A Waltz Past Charleston

UCLA: Revved-up Bruins boldly take the lead and dominate the floor in a 109-75 victory.

March 14, 1997|TIM KAWAKAMI | TIMES STAFF WRITER

AUBURN HILLS, Mich. — In gear, under control, and roaring, the UCLA machine sounded an all-too-audible warning Thursday:

Find a way to slow the Bruins, or get flattened.

Without an answer for the Bruin battering ram, Charleston Southern got steamrollered and thunder-slammed, 109-75, in a first-round Midwest Regional game at the Palace of Auburn Hills.

As freezing rain coated the streets outside, Jelani McCoy started the Bruin storm with several quick power dunks, Cameron Dollar and J.R. Henderson kept it going, and, a year after getting upended by Princeton in the first round, the No. 2-seeded Bruins went flying into the NCAA tournament's second round Saturday against fast-paced No. 7 Xavier.

"People probably think, 'UCLA is supposed to beat them by 30, they're the 15 seed,' " said Charles O'Bannon, who scored 13 of his 14 points in the Bruins' blistering, 53-point first half.

"Our message is that we're bringing it every night--if you're going to play us, you better lace 'em up, because we're going to lace 'em up tight, and see who wins.

"We're playing with so much confidence in each other right now, we know it's going to be hard for someone to beat us."

The 109-point total was the most UCLA has scored in an NCAA tournament game since the 1974 Bruins put up 111 in a triple-overtime victory over Rutgers in the West Regional semifinals.

For the Bruins, who have won 10 in a row and are 22-7 overall, this was a rare chance for some free-flowing basketball, and a chance to relax in the second half after playing five consecutive tight games to close the regular season.

UCLA Coach Steve Lavin started pulling his regulars with 13:36 left to play, and emptied his bench with more than five minutes remaining.

"We don't get a lot of chances to run, especially in the Pac-10, where most of the teams pack it in against us," said Dollar, who had 15 points and four steals, raising his total to 77 and breaking Tyus Edney's two-year-old single-season UCLA steal mark.

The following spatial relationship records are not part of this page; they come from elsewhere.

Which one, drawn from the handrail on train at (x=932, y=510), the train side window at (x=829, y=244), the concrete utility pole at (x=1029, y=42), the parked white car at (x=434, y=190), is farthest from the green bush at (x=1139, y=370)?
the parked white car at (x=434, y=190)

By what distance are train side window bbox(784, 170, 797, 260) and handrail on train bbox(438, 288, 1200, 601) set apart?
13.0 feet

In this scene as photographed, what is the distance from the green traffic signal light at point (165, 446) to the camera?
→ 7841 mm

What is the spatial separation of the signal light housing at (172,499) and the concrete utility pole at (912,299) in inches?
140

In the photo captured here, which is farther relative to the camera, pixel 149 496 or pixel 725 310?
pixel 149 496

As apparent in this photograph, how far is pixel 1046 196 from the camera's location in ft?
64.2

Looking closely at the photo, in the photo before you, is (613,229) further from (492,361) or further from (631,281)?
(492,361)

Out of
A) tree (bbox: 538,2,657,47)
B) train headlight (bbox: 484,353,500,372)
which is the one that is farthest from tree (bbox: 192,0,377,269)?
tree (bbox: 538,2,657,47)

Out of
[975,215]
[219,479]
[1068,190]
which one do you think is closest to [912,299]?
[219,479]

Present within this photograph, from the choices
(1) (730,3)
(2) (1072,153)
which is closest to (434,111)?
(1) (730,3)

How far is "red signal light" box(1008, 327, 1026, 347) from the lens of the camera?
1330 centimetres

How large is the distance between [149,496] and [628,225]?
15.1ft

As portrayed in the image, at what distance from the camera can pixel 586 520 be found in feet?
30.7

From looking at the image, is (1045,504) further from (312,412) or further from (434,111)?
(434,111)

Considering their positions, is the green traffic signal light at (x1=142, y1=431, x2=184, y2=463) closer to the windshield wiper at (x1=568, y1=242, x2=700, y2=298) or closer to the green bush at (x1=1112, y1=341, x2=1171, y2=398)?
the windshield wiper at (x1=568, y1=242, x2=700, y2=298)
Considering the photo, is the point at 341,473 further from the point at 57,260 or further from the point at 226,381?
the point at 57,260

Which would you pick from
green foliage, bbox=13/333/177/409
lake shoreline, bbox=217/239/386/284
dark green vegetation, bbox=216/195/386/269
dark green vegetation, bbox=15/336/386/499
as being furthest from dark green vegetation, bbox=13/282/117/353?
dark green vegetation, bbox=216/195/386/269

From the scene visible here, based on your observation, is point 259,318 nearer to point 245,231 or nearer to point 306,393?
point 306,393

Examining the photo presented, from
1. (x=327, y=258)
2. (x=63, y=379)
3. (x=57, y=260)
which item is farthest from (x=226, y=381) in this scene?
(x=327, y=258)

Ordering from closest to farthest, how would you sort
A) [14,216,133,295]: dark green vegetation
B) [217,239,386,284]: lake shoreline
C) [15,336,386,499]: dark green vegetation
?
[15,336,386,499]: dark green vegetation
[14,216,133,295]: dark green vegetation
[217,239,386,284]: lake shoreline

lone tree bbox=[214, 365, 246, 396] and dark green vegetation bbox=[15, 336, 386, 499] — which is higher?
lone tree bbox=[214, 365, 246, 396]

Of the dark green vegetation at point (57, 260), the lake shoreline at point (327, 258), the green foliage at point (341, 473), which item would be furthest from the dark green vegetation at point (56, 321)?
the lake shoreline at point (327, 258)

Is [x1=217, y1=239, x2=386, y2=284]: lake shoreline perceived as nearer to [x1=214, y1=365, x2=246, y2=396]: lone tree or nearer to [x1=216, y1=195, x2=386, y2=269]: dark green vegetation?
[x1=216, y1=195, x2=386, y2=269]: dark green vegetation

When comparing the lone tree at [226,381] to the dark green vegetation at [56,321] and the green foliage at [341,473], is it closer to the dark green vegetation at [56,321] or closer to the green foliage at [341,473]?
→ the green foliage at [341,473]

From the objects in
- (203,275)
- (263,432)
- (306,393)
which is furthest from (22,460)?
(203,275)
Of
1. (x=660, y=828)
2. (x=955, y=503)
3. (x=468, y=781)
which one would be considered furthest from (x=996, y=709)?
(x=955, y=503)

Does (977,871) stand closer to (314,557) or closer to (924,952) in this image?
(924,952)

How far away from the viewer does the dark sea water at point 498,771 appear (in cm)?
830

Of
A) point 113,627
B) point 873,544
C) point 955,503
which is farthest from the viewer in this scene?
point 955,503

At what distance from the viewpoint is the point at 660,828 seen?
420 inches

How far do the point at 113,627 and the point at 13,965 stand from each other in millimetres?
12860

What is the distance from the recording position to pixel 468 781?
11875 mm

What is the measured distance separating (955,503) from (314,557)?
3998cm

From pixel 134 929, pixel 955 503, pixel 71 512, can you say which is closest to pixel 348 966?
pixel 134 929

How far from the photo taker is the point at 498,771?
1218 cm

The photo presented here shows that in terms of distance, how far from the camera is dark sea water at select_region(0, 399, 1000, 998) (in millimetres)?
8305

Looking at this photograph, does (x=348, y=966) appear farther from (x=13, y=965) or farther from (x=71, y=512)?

"With all the athletes we've got, if you want to run with us, it's going to be tough for you."

Charleston Southern (17-13), the Big South champion, fell behind early, crept relatively close a couple of times in the first half on the back of Brett Larrick's huge game (32 points overall), but, after halftime, never got closer than 12 points before the deluge.

UCLA outrebounded the Buccaneers, 58-30.

It was the Bruins' biggest margin of victory this season, the game really never in doubt, and, for UCLA, a chance to rev the motor before some tougher times ahead.

"Even though we've been winning, we knew we could play better," said Toby Bailey, who had 14 points, a season-high nine rebounds and eight assists in 28 minutes. "We wanted to play 40 minutes, instead of letting down in the first 10 minutes and having to come back the rest of the game."

McCoy was most responsible for the Bruins' 11-0 bolt to start the game, scoring on a post move on the first possession, and slapping down two offensive-rebound put-back slams in the first nine minutes.

He tied a career high with 21 points--in only 24 minutes--and grabbed eight rebounds, five on the offensive boards.

"I knew when he got those slams, Jelani would show up tonight," said Henderson, who chipped in 21 points and nine rebounds. "When he's going like that, crashing the offensive glass, it just opens up lanes for everyone else.

"When he's having a bad game, they don't really have to guard him as much, and they can help on the rest of us."

With UCLA off to such a rolling start, Charleston Southern basically abandoned any thoughts of trying to slow it down.

"We dug ourselves a hole," Charleston Southern Coach Tom Conrad said. "You need to think you can play with these guys; if you don't, why show up? We made some runs at times, but we just didn't buckle down on defense."

UCLA made 22 of its 35 first-half shot attempts (62.9%) and outrebounded the Buccaneers, 26-18, with Henderson grabbing seven and O'Bannon six, then opened a 20-point lead with 15:07 left in the game.

Lavin and Dollar, though, thought the Bruins were going too fast in the early going, and threatening to scramble out of control.

"I was so pumped up and ready to play, I got out there and I was going so fast, I was like wild," Dollar said. "At halftime, I came into the locker room, and I could feel my heart beating so fast. I had to tell myself, 'All right, Dollar, calm down, get a hold of yourself.'

"I think we played more under control in the second half, and it showed."